Distribuzione Geografica ed Habitat –
L’Olea europaea è una specie tipicamente termofila ed eliofila, predilige ambienti e climi secchi, aridi e asciutti ed è sensibile alle basse temperature. Questa specie vegeta nei terreni sciolti, grossolani o poco profondi, con rocciosità affiorante e fra gli alberi da frutto; è inoltre, una delle specie più tolleranti alla salinità e può essere coltivato anche in prossimità dei litorali dal livello del mare sino a 900 m s.l.m. Si presume sia originario dell’Asia Minore e della Siria, perché in questa regione l’olivo selvatico spontaneo è comunissimo, formando delle vere foreste sulla costa meridionale dell’Asia Minore. Furono però i Greci che presero cognizione di quest’albero a cui diedero il nome speciale di λαία che i Latini tradussero in olea.

Descrizione –
Sebbene le origini dell’Olivo siano tuttora oggetto di dibattito tra gli studiosi, si pensa che la specie coltivata derivi per selezione e successiva propagazione vegetativa dall’olivo selvatico o Olivastro che attualmente è diffuso allo stato autoctono nella fascia costiera più calda dei paesi che si affacciano sul Mediterraneo. L’Olivastro, che si distingue per essere spinescente e per avere foglie più brevi (< di 4 cm), è impiegato talvolta come portainnesto per le varietà coltivate e si rinviene perlopiù allo stato arbustivo anche se non mancano esemplari imponenti, ed è uno dei componenti principali della macchia mediterranea. Quando l’olivo innestato viene tagliato, frequentemente emette polloni del tipo selvatico, cioè olivastro.
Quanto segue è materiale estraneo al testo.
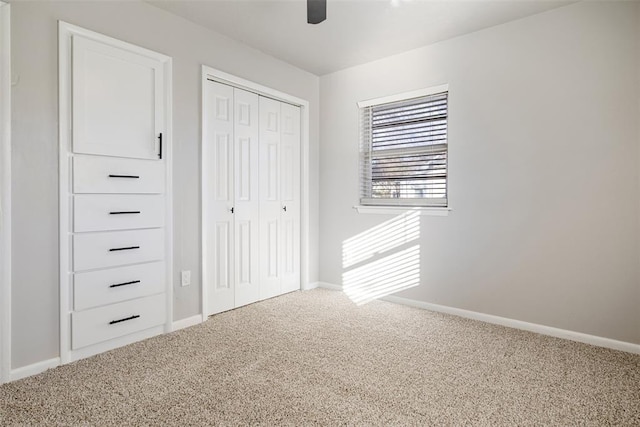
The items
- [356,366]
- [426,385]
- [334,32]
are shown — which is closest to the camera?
[426,385]

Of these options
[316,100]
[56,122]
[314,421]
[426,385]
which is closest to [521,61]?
[316,100]

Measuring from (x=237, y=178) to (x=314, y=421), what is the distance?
225 cm

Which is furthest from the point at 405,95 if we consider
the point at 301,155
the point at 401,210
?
the point at 301,155

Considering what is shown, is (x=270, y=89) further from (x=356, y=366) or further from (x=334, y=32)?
(x=356, y=366)

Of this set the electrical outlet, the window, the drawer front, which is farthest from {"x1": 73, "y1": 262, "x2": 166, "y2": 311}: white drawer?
the window

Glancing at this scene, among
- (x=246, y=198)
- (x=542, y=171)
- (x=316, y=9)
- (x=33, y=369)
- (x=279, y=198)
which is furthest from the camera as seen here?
(x=279, y=198)

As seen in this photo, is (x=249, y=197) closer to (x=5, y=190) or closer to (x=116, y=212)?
(x=116, y=212)

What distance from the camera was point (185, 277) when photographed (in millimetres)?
2887

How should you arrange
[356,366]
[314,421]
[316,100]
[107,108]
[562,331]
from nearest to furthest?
[314,421] → [356,366] → [107,108] → [562,331] → [316,100]

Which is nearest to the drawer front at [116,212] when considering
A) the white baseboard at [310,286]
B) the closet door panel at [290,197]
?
the closet door panel at [290,197]

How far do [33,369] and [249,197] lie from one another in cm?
199

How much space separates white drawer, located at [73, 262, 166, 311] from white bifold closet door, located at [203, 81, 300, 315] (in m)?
0.46

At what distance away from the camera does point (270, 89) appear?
3553 mm

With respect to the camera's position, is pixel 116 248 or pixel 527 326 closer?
pixel 116 248
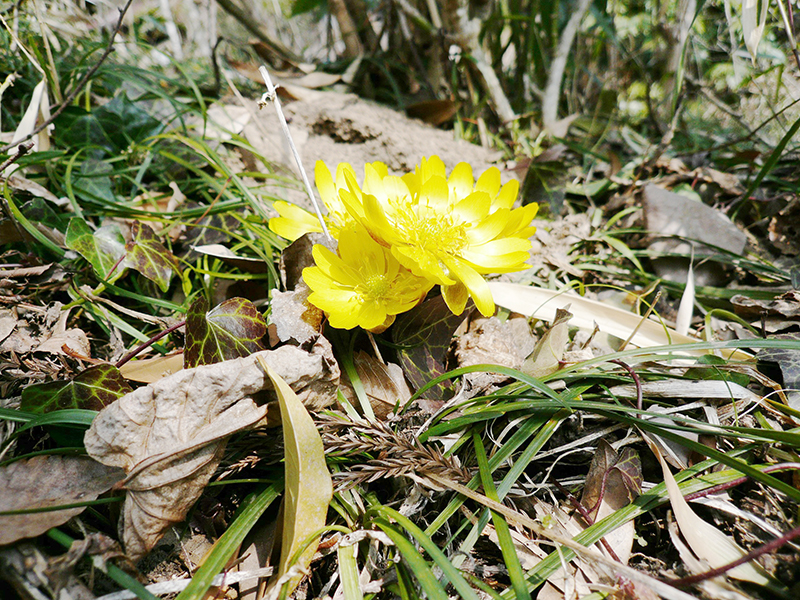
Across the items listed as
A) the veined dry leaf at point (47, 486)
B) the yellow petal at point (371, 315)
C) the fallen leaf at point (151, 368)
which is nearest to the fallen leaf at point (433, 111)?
the yellow petal at point (371, 315)

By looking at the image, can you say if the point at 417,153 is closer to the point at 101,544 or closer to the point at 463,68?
the point at 463,68

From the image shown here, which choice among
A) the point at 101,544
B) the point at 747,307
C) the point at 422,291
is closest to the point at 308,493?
the point at 101,544

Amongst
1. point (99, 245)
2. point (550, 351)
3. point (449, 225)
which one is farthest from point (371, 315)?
point (99, 245)

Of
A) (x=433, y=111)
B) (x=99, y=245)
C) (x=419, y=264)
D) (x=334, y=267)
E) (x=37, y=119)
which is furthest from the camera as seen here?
(x=433, y=111)

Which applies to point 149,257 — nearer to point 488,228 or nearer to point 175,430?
point 175,430

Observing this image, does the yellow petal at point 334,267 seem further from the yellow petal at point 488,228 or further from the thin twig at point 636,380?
the thin twig at point 636,380

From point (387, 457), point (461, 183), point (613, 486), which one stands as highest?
point (461, 183)

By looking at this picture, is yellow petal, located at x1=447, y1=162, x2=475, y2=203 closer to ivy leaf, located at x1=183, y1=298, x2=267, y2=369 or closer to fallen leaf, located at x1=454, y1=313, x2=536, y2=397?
fallen leaf, located at x1=454, y1=313, x2=536, y2=397
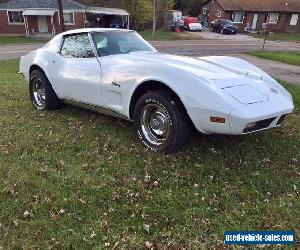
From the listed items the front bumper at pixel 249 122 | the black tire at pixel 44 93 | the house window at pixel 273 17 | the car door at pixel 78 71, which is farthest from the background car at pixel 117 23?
the front bumper at pixel 249 122

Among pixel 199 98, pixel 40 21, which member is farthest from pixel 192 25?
pixel 199 98

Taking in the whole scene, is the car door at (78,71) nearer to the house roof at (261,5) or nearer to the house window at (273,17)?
the house roof at (261,5)

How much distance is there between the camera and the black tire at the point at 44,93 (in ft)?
20.7

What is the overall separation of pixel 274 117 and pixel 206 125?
29.9 inches

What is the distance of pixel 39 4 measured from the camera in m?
41.2

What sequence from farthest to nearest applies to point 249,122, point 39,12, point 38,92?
point 39,12 < point 38,92 < point 249,122

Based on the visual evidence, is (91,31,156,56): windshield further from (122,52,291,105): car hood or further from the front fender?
the front fender

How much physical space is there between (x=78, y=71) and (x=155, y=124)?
1.64m

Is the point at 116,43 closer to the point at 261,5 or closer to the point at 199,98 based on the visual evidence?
the point at 199,98

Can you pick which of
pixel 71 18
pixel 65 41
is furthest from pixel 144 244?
pixel 71 18

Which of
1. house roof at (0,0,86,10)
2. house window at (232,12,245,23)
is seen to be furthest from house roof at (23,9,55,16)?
house window at (232,12,245,23)

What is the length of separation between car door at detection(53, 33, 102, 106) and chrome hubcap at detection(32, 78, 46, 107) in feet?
2.37

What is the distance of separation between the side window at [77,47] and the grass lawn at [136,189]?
3.79ft

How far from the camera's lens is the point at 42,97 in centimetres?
670
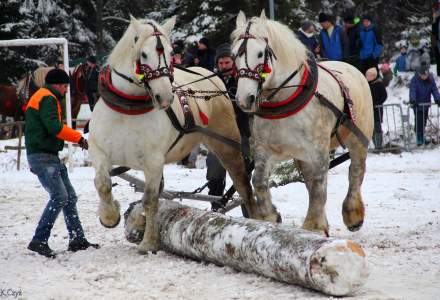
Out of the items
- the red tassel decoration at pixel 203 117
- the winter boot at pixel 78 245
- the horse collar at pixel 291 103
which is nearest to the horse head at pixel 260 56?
the horse collar at pixel 291 103

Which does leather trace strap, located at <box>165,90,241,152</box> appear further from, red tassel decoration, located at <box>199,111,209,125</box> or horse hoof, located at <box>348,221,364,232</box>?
horse hoof, located at <box>348,221,364,232</box>

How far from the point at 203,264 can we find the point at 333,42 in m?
5.72

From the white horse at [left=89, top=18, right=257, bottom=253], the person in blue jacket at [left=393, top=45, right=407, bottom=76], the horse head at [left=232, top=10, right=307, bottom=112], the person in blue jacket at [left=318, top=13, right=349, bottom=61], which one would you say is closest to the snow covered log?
the white horse at [left=89, top=18, right=257, bottom=253]

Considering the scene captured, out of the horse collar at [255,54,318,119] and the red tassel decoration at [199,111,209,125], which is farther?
the red tassel decoration at [199,111,209,125]

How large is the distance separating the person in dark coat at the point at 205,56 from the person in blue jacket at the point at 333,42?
169 cm

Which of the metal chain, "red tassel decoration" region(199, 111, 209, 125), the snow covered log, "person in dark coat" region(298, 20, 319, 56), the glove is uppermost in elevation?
"person in dark coat" region(298, 20, 319, 56)

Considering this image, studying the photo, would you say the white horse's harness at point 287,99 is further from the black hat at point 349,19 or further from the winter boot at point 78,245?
the black hat at point 349,19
L’ulivo è comunque un albero sempreverde e latifoglia, la cui attività vegetativa è pressoché continua con attenuazione nel periodo invernale. Ha una crescita piuttosto lenta ed è molto longevo: in condizioni climatiche favorevoli un olivo può diventare millenario, ed arrivare ad altezze di 15-20 metri. La pianta comincia a fruttificare verso il 3º–4º anno, inizia la piena produttività verso il 9º–10º anno e la maturità è raggiunta dopo i 50 anni. Le radici, per lo più di tipo avventizio, sono espanse e superficiali: in genere non si spingono oltre i 60–100 cm di profondità.
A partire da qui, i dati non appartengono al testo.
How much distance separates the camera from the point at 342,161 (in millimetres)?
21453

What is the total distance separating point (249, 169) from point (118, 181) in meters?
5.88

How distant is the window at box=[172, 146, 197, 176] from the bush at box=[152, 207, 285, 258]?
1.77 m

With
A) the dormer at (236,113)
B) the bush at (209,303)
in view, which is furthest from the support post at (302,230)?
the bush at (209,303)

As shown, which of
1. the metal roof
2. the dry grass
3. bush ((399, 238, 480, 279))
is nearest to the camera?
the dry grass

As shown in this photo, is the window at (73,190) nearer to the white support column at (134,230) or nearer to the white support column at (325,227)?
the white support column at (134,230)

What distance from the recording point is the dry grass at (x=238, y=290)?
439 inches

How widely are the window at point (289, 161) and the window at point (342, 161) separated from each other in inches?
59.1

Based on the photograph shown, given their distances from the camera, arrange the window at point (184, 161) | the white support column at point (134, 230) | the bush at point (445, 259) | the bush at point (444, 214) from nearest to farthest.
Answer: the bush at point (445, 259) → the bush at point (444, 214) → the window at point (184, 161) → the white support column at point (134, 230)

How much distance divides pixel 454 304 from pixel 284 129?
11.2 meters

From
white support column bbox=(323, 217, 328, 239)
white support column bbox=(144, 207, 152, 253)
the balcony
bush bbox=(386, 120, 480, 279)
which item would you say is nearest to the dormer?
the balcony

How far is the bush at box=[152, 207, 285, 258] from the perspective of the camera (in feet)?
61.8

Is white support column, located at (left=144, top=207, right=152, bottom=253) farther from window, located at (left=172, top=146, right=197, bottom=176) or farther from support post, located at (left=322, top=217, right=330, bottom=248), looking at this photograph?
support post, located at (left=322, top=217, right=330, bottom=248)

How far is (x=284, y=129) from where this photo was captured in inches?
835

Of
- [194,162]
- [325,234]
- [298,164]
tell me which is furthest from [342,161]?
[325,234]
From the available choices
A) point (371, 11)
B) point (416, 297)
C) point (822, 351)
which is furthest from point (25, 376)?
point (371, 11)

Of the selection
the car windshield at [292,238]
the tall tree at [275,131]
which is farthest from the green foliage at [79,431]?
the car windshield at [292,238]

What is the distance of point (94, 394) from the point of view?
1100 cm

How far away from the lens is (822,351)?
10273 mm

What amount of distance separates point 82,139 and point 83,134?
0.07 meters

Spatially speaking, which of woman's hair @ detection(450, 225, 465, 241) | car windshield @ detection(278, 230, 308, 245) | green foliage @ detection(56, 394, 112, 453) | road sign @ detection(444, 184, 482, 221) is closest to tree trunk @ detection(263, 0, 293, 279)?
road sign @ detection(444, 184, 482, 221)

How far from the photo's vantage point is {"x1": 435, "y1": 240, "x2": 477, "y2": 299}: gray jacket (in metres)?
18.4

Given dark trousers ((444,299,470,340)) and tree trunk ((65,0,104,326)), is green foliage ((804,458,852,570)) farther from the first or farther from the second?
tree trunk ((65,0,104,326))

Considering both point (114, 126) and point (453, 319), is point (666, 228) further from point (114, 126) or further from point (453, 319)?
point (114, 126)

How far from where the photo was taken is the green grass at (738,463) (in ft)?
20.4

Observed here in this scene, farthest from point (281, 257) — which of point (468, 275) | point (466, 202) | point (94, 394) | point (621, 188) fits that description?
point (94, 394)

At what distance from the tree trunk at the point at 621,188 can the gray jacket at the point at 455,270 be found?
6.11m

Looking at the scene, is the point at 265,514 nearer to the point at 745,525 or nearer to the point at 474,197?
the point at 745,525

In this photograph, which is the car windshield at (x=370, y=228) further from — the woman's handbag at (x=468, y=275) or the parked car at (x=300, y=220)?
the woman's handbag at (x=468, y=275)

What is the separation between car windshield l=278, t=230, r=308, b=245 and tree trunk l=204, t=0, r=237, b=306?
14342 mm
Il fusto è tipicamente cilindrico e contorto, con una corteccia di colore grigio o grigio scuro e legno duro e pesante. La ceppaia forma delle strutture globose, dette ovoli, da cui sono emessi ogni anno numerosi polloni basali. La chioma ha una forma conica, con branche fruttifere e rami pendule o patenti (disposte orizzontalmente rispetto al fusto) secondo la varietà. Le foglie di questa pianta sono opposte, coriacee, semplici, intere, ellittico-lanceolate, con picciolo corto e margine intero, spesso revoluto. La pagina inferiore è di un caratteristico colore bianco-argenteo per la presenza di peli squamiformi. Le gemme sono per lo più di tipo ascellare.
I fiori dell’olivo sono ermafroditi, piccoli, con calice di 4 sepali e corolla di petali bianchi. I fiori sono raggruppati ordinariamente in numero di 10–15 in infiorescenze a grappolo, chiamate mignole. Questi sono sono emessi all’ascella delle foglie dei rametti dell’anno precedente. La mignolatura ha inizio verso marzo–aprile. La fioritura vera e propria avviene, secondo le cultivar e le zone, da maggio alla prima metà di giugno.
Il frutto dell’Olivo è una drupa globosa, ellissoidale o ovoidale, a volte asimmetrica, con un peso variabile tra 1 e 6 grammi, secondo la varietà, la tecnica colturale adottata e l’andamento climatico. Il periodo della raccolta, che dipende dalle cultivar e dall’uso che si deve fare: se da olio o da mensa è tra ottobre e dicembre.

Coltivazione –
La coltivazione di questa pianta è molto antica e la tecnica di impianto segue gli schemi classici previsti per le colture arboree:
Preliminarmente bisogna eliminare la eventuale vegetazione arbustiva o arborea a cui segue il livellamento, lo spietra mento e lo scasso a circa 80 cm. Negli ultimi anni però le tecniche di impianto stanno subendo delle modifiche in funzione delle necessità di salvaguardare maggiormente i suoli e per la predisposizione di impianti dinamici. Nei terreni eccessivamente grossolani è consigliabile limitare lo spietramento ai sassi di grandi dimensioni per evitare un abbassamento del piano di campagna. Per lo scasso è preferibile la lavorazione andante con ripuntatore o con aratro rispetto allo scasso a buche.
Nelle aree a clima piovoso è bene prevedere un buon drenaggio. Siccome in generale l’investimento del drenaggio tubolare è poco remunerativo in olivicoltura perciò è più conveniente predisporre una sistemazione superficiale realizzando un’adeguata baulatura e una rete di scoline.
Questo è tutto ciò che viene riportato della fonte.